### CONSIGNE:
Recopiez mot pour mot le passage du débat parlementaire ci-dessous compris entre « M. Philippe Mahoux (PS). - Attention, ces » et « nos travaux parlementaires. », ces deux segments inclus.

M. Philippe Mahoux (PS). - Je pense effectivement qu'il y a des incohérences absolues dans le texte, des contradictions entre articles. Cela mériterait qu'avant la fin de notre discussion générale, on puisse prendre attitude à ce sujet. Il est compliqué de voter un texte dans lequel des incohérences existent. Les services du Sénat ont réalisé un excellent travail de mise en évidence de ces contradictions.

Le ministre de la Justice, ai-je entendu dire, aurait l'intention de déposer des amendements. Cela sera-t-il le cas ? Nous sommes dans l'incertitude à ce sujet.

M. Marc Verwilghen, ministre de la Justice. - Il est exact que, dans le texte tel qu'il a été adopté par la commission, subsistent des inconsistances qui doivent être éliminées. Je proposerais de renvoyer le texte en commission de la Justice.

M. Philippe Mahoux (PS). - Attention, ces incohérences ne sont pas des erreurs techniques, elles proviennent de divergences sur le fond entre les membres de la commission. Il s'agit entre autres de la création d'un conseil consultatif. Certains membres souhaitent cette création, d'autres non et le ministre ne paraît pas soutenir la création d'un conseil consultatif. Tout cela me semble passablement embrouillé et difficile à gérer en cette période quelque peu particulière de nos travaux parlementaires.

M. le président. - Je suppose que des amendements seront redéposés.

M. Philippe Monfils (MR). - J'allais y venir. Des amendements seront en effet redéposés mais nous n'y sommes pas encore. Ces amendements ne seront pas des corrections de texte. On renvoie en commission, monsieur le ministre, lorsqu'il s'agit d'apporter des corrections linguistiques dues à une mauvaise traduction, par exemple. Ce renvoi est d'ailleurs la conséquence d'un consensus en assemblée. Ce n'est pas la situation actuelle.

Sur le conseil consultatif, on sait bien ce qui s'est passé. Ce n'est pas le résultat du hasard. Un chapitre précis était consacré à la création d'un conseil consultatif. La composition de ce conseil était bien définie. Mais il y avait aussi une commission consultative des armes perdue au sein du service fédéral des armes. Cette commission n'est pas un organe autonome et tant sa composition que son fonctionnement sont laissés à l'initiative du Roi. Dans le texte cohabitent donc un conseil consultatif et une commission. Et l'on vote en connaissance de cause les deux.

Nos amendements, déposés par des personnes raisonnables, visent à remplacer « conseil consultatif pour avis » par « commission ». Si ces amendements sont repoussés, nous reviendrons à nos positions sur le conseil consultatif des armes.

### DONNÉES:
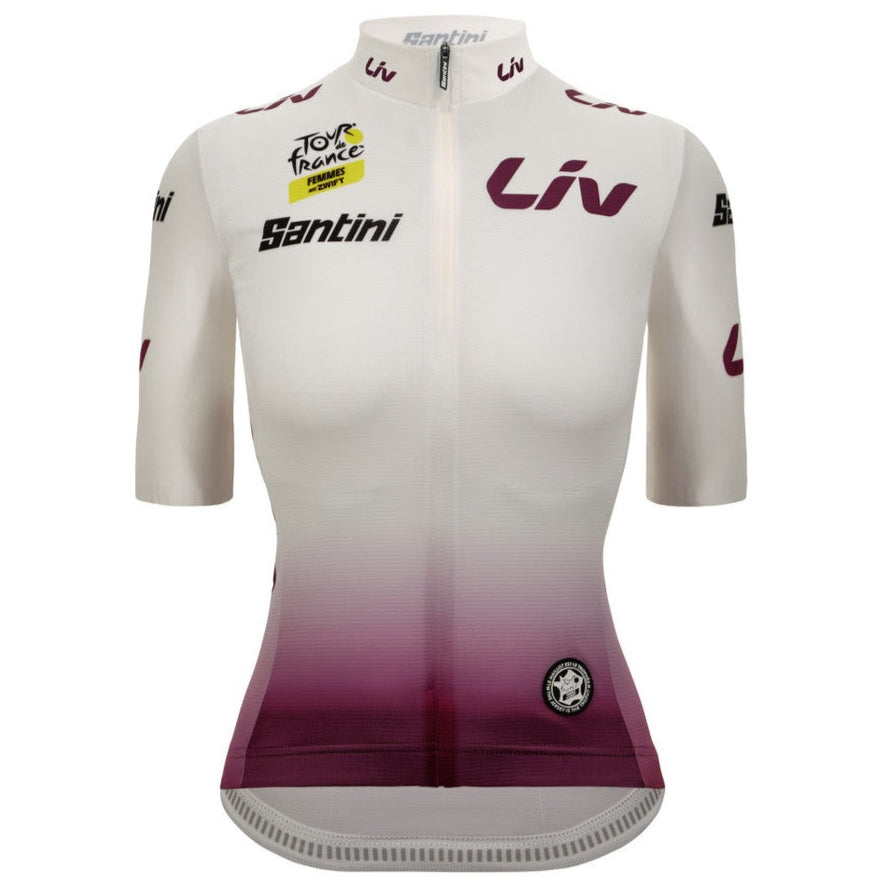 Tour de France 2026 Fan Line Santini Weiss frau trikot
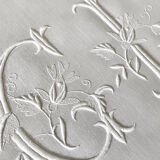 Old embroidered bed linen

### CORRIGÉ:
M. Philippe Mahoux (PS). - Attention, ces incohérences ne sont pas des erreurs techniques, elles proviennent de divergences sur le fond entre les membres de la commission. Il s'agit entre autres de la création d'un conseil consultatif. Certains membres souhaitent cette création, d'autres non et le ministre ne paraît pas soutenir la création d'un conseil consultatif. Tout cela me semble passablement embrouillé et difficile à gérer en cette période quelque peu particulière de nos travaux parlementaires.